Stored data entries:
————————
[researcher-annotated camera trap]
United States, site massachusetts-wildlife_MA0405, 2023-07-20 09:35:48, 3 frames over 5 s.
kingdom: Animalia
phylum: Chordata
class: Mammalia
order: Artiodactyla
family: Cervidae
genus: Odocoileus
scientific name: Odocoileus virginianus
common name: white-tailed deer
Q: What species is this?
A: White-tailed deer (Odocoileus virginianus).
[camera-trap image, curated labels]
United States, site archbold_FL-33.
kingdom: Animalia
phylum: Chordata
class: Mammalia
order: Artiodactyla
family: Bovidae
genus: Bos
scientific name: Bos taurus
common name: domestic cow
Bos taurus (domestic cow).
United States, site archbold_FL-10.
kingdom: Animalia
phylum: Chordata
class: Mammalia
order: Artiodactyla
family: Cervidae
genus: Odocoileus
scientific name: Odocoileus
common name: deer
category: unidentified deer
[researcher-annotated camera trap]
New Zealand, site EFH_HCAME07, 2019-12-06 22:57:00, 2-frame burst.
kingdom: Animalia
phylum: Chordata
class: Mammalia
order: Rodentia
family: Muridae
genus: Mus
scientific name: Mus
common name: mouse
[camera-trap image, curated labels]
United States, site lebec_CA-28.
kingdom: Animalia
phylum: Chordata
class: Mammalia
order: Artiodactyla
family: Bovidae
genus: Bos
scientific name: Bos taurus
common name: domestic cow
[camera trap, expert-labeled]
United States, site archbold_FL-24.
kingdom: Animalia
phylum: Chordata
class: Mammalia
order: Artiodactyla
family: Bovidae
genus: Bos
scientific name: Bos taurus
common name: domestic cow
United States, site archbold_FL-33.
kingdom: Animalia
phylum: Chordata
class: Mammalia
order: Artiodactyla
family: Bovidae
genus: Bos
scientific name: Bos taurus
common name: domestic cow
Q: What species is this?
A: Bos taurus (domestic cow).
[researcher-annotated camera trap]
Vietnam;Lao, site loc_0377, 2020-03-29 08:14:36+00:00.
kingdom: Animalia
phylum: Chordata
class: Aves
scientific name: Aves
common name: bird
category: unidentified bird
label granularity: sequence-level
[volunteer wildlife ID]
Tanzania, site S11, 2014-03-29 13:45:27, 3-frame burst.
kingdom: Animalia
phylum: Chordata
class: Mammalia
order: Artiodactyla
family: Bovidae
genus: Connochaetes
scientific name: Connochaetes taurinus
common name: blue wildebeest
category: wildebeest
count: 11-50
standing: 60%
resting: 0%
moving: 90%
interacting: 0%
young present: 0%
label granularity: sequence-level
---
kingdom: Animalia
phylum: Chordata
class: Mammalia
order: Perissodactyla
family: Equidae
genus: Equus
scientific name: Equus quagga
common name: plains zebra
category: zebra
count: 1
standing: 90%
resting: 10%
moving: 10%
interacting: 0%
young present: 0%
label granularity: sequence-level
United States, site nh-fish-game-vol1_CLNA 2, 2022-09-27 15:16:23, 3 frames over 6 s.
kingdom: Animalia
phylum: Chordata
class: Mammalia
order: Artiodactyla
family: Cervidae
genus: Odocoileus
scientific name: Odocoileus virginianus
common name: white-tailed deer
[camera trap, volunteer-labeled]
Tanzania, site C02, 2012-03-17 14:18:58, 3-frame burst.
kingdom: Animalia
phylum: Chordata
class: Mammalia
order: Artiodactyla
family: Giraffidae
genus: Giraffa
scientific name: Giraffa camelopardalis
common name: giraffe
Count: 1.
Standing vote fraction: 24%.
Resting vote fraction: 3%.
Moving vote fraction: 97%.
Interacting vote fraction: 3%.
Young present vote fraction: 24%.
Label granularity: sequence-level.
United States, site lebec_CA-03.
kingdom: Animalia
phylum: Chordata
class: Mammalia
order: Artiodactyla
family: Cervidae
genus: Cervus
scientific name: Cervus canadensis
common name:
————————
_Required action_:
Retype all of the records above without a single alteration.

_Answer_:
[researcher-annotated camera trap]
United States, site massachusetts-wildlife_MA0405, 2023-07-20 09:35:48, 3 frames over 5 s.
kingdom: Animalia
phylum: Chordata
class: Mammalia
order: Artiodactyla
family: Cervidae
genus: Odocoileus
scientific name: Odocoileus virginianus
common name: white-tailed deer
Q: What species is this?
A: White-tailed deer (Odocoileus virginianus).
[camera-trap image, curated labels]
United States, site archbold_FL-33.
kingdom: Animalia
phylum: Chordata
class: Mammalia
order: Artiodactyla
family: Bovidae
genus: Bos
scientific name: Bos taurus
common name: domestic cow
Bos taurus (domestic cow).
United States, site archbold_FL-10.
kingdom: Animalia
phylum: Chordata
class: Mammalia
order: Artiodactyla
family: Cervidae
genus: Odocoileus
scientific name: Odocoileus
common name: deer
category: unidentified deer
[researcher-annotated camera trap]
New Zealand, site EFH_HCAME07, 2019-12-06 22:57:00, 2-frame burst.
kingdom: Animalia
phylum: Chordata
class: Mammalia
order: Rodentia
family: Muridae
genus: Mus
scientific name: Mus
common name: mouse
[camera-trap image, curated labels]
United States, site lebec_CA-28.
kingdom: Animalia
phylum: Chordata
class: Mammalia
order: Artiodactyla
family: Bovidae
genus: Bos
scientific name: Bos taurus
common name: domestic cow
[camera trap, expert-labeled]
United States, site archbold_FL-24.
kingdom: Animalia
phylum: Chordata
class: Mammalia
order: Artiodactyla
family: Bovidae
genus: Bos
scientific name: Bos taurus
common name: domestic cow
United States, site archbold_FL-33.
kingdom: Animalia
phylum: Chordata
class: Mammalia
order: Artiodactyla
family: Bovidae
genus: Bos
scientific name: Bos taurus
common name: domestic cow
Q: What species is this?
A: Bos taurus (domestic cow).
[researcher-annotated camera trap]
Vietnam;Lao, site loc_0377, 2020-03-29 08:14:36+00:00.
kingdom: Animalia
phylum: Chordata
class: Aves
scientific name: Aves
common name: bird
category: unidentified bird
label granularity: sequence-level
[volunteer wildlife ID]
Tanzania, site S11, 2014-03-29 13:45:27, 3-frame burst.
kingdom: Animalia
phylum: Chordata
class: Mammalia
order: Artiodactyla
family: Bovidae
genus: Connochaetes
scientific name: Connochaetes taurinus
common name: blue wildebeest
category: wildebeest
count: 11-50
standing: 60%
resting: 0%
moving: 90%
interacting: 0%
young present: 0%
label granularity: sequence-level
---
kingdom: Animalia
phylum: Chordata
class: Mammalia
order: Perissodactyla
family: Equidae
genus: Equus
scientific name: Equus quagga
common name: plains zebra
category: zebra
count: 1
standing: 90%
resting: 10%
moving: 10%
interacting: 0%
young present: 0%
label granularity: sequence-level
United States, site nh-fish-game-vol1_CLNA 2, 2022-09-27 15:16:23, 3 frames over 6 s.
kingdom: Animalia
phylum: Chordata
class: Mammalia
order: Artiodactyla
family: Cervidae
genus: Odocoileus
scientific name: Odocoileus virginianus
common name: white-tailed deer
[camera trap, volunteer-labeled]
Tanzania, site C02, 2012-03-17 14:18:58, 3-frame burst.
kingdom: Animalia
phylum: Chordata
class: Mammalia
order: Artiodactyla
family: Giraffidae
genus: Giraffa
scientific name: Giraffa camelopardalis
common name: giraffe
Count: 1.
Standing vote fraction: 24%.
Resting vote fraction: 3%.
Moving vote fraction: 97%.
Interacting vote fraction: 3%.
Young present vote fraction: 24%.
Label granularity: sequence-level.
United States, site lebec_CA-03.
kingdom: Animalia
phylum: Chordata
class: Mammalia
order: Artiodactyla
family: Cervidae
genus: Cervus
scientific name: Cervus canadensis
common name:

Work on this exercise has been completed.